Task instructions:
Can you copy the text on third-party campaigns word for word, from "Voters do not" to "interests are protected."?

Extract:
= = = = =

But these problems do not compare to the obstacles placed in front of third parties and independents which mount and run campaigns. 

The ruling corporate parties are acutely aware that they have little to offer a disillusioned public other than more wars, more austerity, more government control and intrusion into our lives, more tax breaks for Wall Street and corporations and more misery for working men and women. They use their control of the electoral system to force us to choose between mediocrities like Donald Trump — and major Democratic donors such as Lloyd Blankfein said they would back Trump if Bernie Sanders was the Democratic Party candidate — and Joe Biden. The only electorally viable candidates outside the two-party structure are the very rich, such as Ross Perot or Michael Bloomberg, who, as Amato writes, are able to “buy their way around the barriers of ballot access restrictions and nonexistent media coverage.”

Voters do not vote for who they want. They vote against those they have been conditioned to hate. The oligarchy, meanwhile, is assured its interests are protected.

= = = = =

The data:
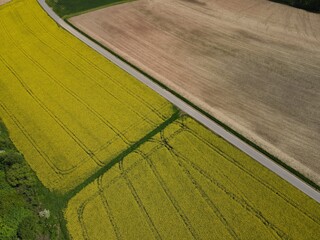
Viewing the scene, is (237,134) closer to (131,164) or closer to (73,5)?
(131,164)

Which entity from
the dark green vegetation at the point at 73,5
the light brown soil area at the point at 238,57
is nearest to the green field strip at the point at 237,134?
the light brown soil area at the point at 238,57

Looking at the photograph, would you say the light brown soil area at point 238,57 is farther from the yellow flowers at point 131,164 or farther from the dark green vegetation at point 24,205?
the dark green vegetation at point 24,205

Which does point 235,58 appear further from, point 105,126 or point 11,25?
point 11,25

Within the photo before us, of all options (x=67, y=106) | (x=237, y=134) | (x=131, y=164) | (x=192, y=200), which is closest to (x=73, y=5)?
(x=67, y=106)

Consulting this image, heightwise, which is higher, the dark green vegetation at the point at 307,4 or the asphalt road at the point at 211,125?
the dark green vegetation at the point at 307,4

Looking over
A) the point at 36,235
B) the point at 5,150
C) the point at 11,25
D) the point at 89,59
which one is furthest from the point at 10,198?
the point at 11,25

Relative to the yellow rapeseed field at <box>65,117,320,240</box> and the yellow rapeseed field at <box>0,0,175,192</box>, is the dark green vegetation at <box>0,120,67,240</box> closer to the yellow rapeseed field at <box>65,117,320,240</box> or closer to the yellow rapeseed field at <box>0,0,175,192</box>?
the yellow rapeseed field at <box>0,0,175,192</box>

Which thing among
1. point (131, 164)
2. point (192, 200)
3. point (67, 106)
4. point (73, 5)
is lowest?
point (192, 200)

= = = = =

Task solution:
Voters do not vote for who they want. They vote against those they have been conditioned to hate. The oligarchy, meanwhile, is assured its interests are protected.